The intelligent detection process is illustrated in Figure 4.
Figure 4. The automatic detection process for AD.
4. Results 4.1. Analysis of brain networkTo study the cognitive impairment-related brain mechanisms of AD, the PSI was used to construct the functional connectivity after selecting the same threshold, so the adjacency matrix was obtained (Figure 5A), and the brain network connection corresponding to the matrix was displayed through BrainNet Viewer toolbox from full views (frontal, profile, top), as shown in Figure 5B. Compared to the HC group, the brain networks of the AD group were abnormal. To be specific, the values of PSI matrix of AD group were ranged in [0, 0.4], which were much smaller than that of the HC group ranged in [0.6, 1], reflected in the colder color of the PSI matrix in AD group. Correspondingly, connections between nodes in the AD group were sparser and weaker than that in the HC group, which were shown by the thickness and density of the connecting lines, especially in the frontal lobe (FL), parietal lobe (PL) and basal ganglia (BG), marked by red and green color. That is, the AD group had weaker ability of information transmission and less activation in local brain regions. This partial loss of functional connectivity across brain regions results from degenerative changes in the AD brains.
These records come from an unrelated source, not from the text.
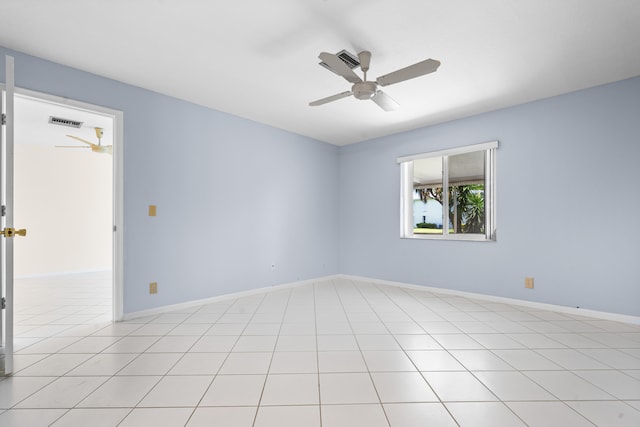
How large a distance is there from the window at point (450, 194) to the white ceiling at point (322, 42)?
3.38 ft

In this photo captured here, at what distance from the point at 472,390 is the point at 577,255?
105 inches

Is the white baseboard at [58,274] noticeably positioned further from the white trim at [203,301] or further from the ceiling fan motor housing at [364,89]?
the ceiling fan motor housing at [364,89]

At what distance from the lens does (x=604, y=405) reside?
5.46ft

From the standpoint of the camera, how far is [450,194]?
4570 millimetres

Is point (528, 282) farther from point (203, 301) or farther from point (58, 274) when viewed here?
point (58, 274)

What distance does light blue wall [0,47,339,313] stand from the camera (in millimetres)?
3221

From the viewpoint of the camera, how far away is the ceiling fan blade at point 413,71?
86.1 inches

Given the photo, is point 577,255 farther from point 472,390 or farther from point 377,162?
point 377,162

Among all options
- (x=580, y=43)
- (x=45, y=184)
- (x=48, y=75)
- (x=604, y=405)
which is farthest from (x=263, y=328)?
(x=45, y=184)

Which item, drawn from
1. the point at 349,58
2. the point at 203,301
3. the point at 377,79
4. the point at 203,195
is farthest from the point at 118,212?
the point at 377,79

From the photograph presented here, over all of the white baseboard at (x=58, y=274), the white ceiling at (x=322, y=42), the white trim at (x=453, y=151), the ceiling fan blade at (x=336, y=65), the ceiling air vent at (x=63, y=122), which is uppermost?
the white ceiling at (x=322, y=42)

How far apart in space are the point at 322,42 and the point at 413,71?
82 centimetres

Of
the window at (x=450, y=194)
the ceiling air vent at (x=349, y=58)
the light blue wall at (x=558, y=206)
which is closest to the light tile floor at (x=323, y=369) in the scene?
the light blue wall at (x=558, y=206)

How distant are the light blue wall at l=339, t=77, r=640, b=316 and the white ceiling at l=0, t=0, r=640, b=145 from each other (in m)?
0.38
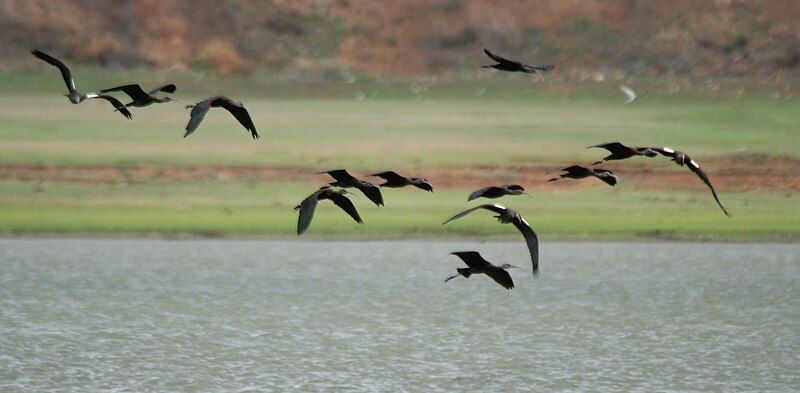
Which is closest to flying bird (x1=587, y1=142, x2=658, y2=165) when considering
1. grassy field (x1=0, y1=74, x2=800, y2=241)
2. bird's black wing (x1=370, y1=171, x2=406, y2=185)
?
bird's black wing (x1=370, y1=171, x2=406, y2=185)

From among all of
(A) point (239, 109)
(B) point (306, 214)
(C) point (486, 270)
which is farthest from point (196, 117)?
(C) point (486, 270)

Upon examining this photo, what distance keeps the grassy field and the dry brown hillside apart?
192cm

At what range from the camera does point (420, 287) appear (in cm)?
2106

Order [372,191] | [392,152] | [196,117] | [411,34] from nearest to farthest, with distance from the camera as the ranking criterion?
1. [196,117]
2. [372,191]
3. [392,152]
4. [411,34]

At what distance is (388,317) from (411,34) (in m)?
23.4

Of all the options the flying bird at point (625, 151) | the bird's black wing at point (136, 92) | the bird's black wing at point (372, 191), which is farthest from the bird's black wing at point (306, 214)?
the flying bird at point (625, 151)

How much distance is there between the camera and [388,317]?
61.1 feet

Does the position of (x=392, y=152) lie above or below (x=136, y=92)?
above

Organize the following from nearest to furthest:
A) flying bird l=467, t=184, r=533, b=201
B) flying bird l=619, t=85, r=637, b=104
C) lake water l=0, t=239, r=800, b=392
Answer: flying bird l=467, t=184, r=533, b=201 < lake water l=0, t=239, r=800, b=392 < flying bird l=619, t=85, r=637, b=104

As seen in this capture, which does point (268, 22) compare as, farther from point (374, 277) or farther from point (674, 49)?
point (374, 277)

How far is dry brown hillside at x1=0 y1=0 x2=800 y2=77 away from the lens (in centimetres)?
3959

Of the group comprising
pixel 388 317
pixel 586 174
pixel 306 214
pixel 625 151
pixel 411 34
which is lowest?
pixel 388 317

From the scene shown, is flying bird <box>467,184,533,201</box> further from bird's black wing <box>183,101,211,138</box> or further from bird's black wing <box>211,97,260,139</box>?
bird's black wing <box>183,101,211,138</box>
Figure 5. Comparison of whole-brain functional connectivity between the AD and HC group: (A) connectivity matrices of the two groups. (B) Connectivity full views (frontal, profile, top) of the two groups.
In order to further study the difference between the AD and HC group, eight topological features of brain network matrix: DG, NB, EB, AS, CC, GE, LE, APL were extracted and performed one-way ANOVA analysis, as shown in Figure 6, Table 2. In Figure 6, box indicates the first and third quartiles, red line indicates the median, whiskers mark the minimum and the maximum, notches indicate the 95% confidence interval, and the red crosses indicate outliers. Moreover, all the values of features in this figure were normalized to the range of [0, 1]. All the topological features except for the AS presented significant differences between AD and HC groups, indicated by the P-values of the seven features smaller than 0.01. The values of DE, CC, LE and GE of the AD group are smaller than that of the HC group, suggesting that the connectivity, aggregation and compensatory capacity of the AD network was decreased, and thus the integration ability between AD brain regions was poor; while the values of NB, EB and APL of AD group increased, indicating the small-world property of brain networks was weakened, the information transfer capacity and the rate of information transmission between network nodes of AD network were decreased.
Figure 6. Box plot of one-way ANOVA analysis of the eight topological features.
Table 2. Results of ANOVA analysis of eight topological features.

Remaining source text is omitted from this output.